Of course what I wrote is highly provocative. But then again, does adding a bunch of slower cores to help out with multicore performance really quality as innovation? You are treating the symptom, not the cause. While under the hood, the same old problems remain. Even after the massive ore redesign, they still need almost 80 watts of power to be competitive with Zen3 at 25W or M1 at 5W!!!
Ah, come on, don't be silly. Of course they can. It will just be not nearly as impressive or performant as claimed. No wonder Intel has been manipulating benchmarks. They have this impressive front, but the supports are rotten.
You can look at Intel a couple of ways. They are a business and as such has put profit ahead of innovation and they have been very successful at making a profit on their chips. I think it is actually amazing they have stayed competitive with AMD and Apple when you think about it. Apple is on 5nm process and AMD is on 7nm process while Intel is going to be on it's third or fourth gen on 10nm enhanced super fin or process 7 and they are still competitive.
Anyone who understands CPU architecture understands the slight of hand that Intel is playing. Instead of going to a true 7nm process by Intel's standards they are renaming the old architecture something new and adding a bunch of efficiency cores to help with heat and battery life. The problem is when all cores are running under load the thermals will still be a problem as others have noted.
So it is a little unfortunate that Intel is playing games with semantics but they have been doing these things for years with core branding.
The good news for Intel is that while Apple doesn't have a lot of room in terms of process reduction going forward. Intel still does. So when Intel finally gets to 5nm or 3nm with hybrid architecture they are implementing in Alder Lake they should still see pretty big performance gains and less heat.
I like the fact Intel makes chips in the USA and as a national security interest I want to see Intel succeed but when they sit on their ass instead of innovate and then just rename something to sound better while cranking up the frequency and heat it doesn't bode well for them.

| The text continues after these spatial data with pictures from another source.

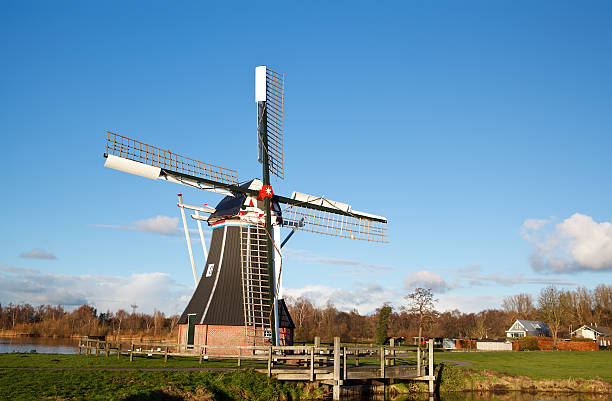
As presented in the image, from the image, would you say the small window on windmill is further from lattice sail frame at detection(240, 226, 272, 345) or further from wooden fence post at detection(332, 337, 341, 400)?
wooden fence post at detection(332, 337, 341, 400)

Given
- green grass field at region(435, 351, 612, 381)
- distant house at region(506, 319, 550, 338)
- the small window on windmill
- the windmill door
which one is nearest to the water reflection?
the windmill door

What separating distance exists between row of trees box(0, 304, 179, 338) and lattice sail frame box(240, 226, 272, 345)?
166 feet

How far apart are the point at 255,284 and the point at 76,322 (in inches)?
2654

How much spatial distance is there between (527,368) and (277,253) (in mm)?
15534

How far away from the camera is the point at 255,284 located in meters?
27.0

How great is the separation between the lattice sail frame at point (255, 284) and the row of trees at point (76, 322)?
5070 cm

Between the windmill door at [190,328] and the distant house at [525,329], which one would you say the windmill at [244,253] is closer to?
the windmill door at [190,328]

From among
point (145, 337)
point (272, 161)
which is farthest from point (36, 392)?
point (145, 337)

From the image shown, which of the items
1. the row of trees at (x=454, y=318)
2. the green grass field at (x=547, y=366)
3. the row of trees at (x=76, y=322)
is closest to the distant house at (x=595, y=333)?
the row of trees at (x=454, y=318)

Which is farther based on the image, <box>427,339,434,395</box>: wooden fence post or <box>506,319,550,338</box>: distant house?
<box>506,319,550,338</box>: distant house

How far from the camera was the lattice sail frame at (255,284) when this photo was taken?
2606 cm

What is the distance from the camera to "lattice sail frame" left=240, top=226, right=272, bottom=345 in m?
26.1

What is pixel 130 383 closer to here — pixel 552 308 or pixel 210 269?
pixel 210 269

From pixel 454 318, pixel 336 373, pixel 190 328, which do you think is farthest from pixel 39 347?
pixel 454 318
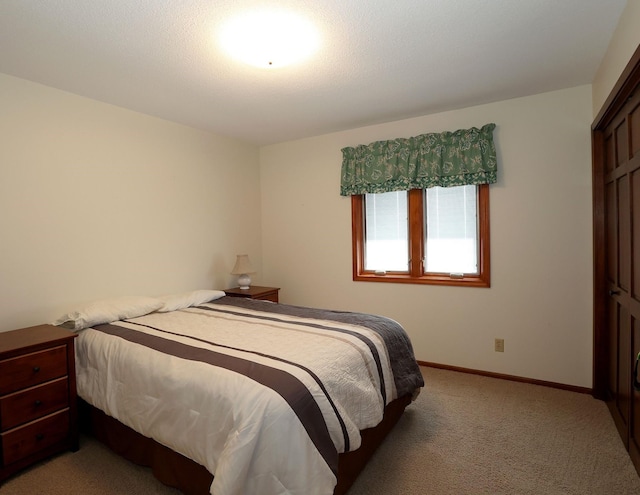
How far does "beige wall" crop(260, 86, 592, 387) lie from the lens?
2799 mm

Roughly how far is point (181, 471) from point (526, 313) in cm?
285

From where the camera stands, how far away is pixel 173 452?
1.71 m

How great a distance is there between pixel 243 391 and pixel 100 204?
7.37 ft

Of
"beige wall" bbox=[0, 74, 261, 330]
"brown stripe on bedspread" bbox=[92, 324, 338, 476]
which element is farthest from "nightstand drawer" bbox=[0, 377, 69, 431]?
"brown stripe on bedspread" bbox=[92, 324, 338, 476]

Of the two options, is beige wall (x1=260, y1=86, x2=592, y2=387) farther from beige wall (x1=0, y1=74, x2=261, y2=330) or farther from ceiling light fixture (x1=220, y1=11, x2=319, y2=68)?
ceiling light fixture (x1=220, y1=11, x2=319, y2=68)

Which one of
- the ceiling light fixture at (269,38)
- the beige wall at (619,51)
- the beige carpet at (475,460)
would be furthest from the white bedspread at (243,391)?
the beige wall at (619,51)

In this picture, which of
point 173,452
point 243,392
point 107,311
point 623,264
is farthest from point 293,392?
point 623,264

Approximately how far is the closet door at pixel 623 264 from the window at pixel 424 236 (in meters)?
0.88

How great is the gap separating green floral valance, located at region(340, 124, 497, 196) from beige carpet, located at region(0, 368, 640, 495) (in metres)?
1.91

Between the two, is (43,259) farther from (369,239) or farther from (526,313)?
(526,313)

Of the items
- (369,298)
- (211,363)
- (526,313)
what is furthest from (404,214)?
(211,363)

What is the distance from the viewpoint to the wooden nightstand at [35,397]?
1891mm

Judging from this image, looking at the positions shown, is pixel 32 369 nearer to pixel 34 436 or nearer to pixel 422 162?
pixel 34 436

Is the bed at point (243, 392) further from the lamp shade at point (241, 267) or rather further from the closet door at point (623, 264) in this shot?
the closet door at point (623, 264)
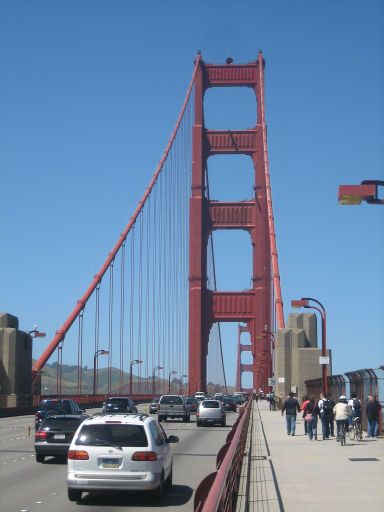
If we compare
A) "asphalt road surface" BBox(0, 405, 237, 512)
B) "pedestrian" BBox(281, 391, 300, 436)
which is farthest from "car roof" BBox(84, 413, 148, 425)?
"pedestrian" BBox(281, 391, 300, 436)

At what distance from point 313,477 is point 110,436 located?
175 inches

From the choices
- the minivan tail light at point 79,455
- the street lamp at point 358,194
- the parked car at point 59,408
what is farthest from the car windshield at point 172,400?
the minivan tail light at point 79,455

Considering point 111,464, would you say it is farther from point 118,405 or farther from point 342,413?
point 118,405

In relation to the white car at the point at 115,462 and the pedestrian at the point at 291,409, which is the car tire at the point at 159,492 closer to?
the white car at the point at 115,462

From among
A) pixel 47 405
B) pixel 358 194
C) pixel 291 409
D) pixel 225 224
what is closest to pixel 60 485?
pixel 358 194

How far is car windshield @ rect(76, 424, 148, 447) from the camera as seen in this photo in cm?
1291

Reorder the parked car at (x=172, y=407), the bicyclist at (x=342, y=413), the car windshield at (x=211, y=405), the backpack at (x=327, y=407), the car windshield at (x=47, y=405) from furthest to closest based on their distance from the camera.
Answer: the parked car at (x=172, y=407) → the car windshield at (x=211, y=405) → the car windshield at (x=47, y=405) → the backpack at (x=327, y=407) → the bicyclist at (x=342, y=413)

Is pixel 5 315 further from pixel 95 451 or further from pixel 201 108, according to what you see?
pixel 95 451

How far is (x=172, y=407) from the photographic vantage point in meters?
44.6

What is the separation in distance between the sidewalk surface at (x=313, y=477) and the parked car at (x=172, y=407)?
19.0 meters

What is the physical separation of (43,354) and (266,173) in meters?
32.3

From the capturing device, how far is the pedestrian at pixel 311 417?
27.4 m

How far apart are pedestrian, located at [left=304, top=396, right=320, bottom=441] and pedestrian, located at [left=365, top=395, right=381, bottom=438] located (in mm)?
1664

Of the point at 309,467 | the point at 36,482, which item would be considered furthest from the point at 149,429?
the point at 309,467
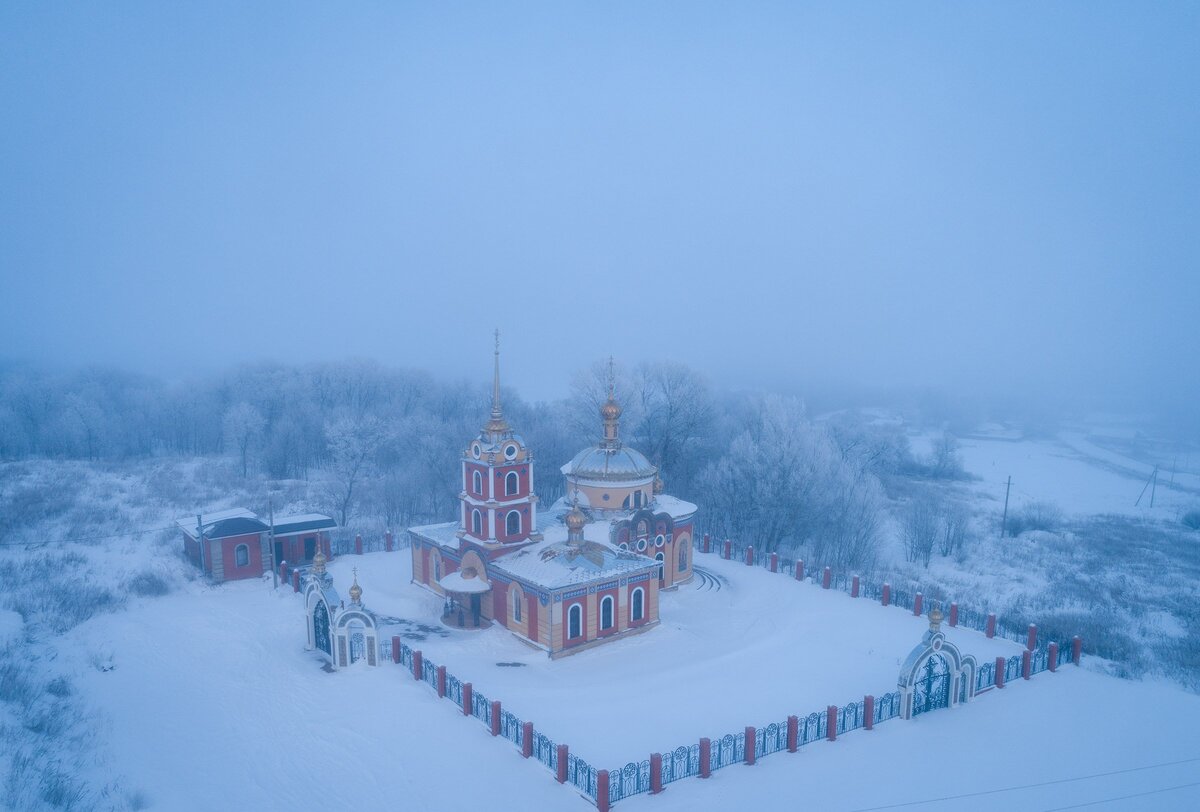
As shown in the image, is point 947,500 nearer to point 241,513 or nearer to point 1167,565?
point 1167,565

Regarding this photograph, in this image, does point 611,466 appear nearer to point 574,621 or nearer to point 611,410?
point 611,410

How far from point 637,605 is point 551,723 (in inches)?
259

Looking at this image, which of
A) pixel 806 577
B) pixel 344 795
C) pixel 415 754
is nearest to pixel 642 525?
pixel 806 577

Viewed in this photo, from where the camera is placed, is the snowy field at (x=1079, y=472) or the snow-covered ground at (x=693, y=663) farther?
the snowy field at (x=1079, y=472)

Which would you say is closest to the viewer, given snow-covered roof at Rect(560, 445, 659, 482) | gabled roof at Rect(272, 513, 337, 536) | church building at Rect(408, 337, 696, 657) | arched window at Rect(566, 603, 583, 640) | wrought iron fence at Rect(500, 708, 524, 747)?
wrought iron fence at Rect(500, 708, 524, 747)

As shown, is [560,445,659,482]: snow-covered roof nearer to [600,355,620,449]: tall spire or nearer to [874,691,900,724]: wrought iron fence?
[600,355,620,449]: tall spire

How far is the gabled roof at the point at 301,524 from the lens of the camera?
87.1 ft

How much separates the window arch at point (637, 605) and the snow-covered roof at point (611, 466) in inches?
219

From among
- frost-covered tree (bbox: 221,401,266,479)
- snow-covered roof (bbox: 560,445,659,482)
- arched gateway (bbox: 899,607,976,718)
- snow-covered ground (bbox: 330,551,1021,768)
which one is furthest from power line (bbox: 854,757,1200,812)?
frost-covered tree (bbox: 221,401,266,479)

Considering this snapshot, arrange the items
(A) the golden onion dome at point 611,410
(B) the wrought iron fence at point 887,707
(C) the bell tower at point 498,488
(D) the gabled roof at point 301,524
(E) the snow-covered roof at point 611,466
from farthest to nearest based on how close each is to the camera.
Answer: (D) the gabled roof at point 301,524
(A) the golden onion dome at point 611,410
(E) the snow-covered roof at point 611,466
(C) the bell tower at point 498,488
(B) the wrought iron fence at point 887,707

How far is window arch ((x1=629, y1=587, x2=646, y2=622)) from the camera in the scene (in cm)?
Result: 2142

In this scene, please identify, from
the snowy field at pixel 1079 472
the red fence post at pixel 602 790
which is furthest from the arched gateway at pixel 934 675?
the snowy field at pixel 1079 472

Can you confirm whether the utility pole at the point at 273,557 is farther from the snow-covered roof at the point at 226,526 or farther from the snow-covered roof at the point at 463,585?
the snow-covered roof at the point at 463,585

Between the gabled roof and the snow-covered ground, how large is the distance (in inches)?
117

I think the future of these chips is exciting because in my opinion we have not seen real computer chips yet. What I mean is that around the 5nm mark we are seeing a dramatic shift in efficiency and performance that has simply not been possible before now. Obviously the architecture such as ARM or x86 makes a huge difference as well but the process node is a fundamental shift in what is possible. Once AI neural engines are improved and new substrates are found that are as cheap as silicon but perform better like graphene etc we will have the next leap in computing but for now we are constrained by the physics of silicon.
Until I see Intel get to a better process and figure out the heterogeneous multi processing I am going to stick with Apple. AMD has a great opportunity but long term I do not think they can hold on to their advantage and they lack support in other areas like drivers, etc. Neither AMD nor Intel will be able to match ARM in efficiency so again it is interesting times to see what is ahead!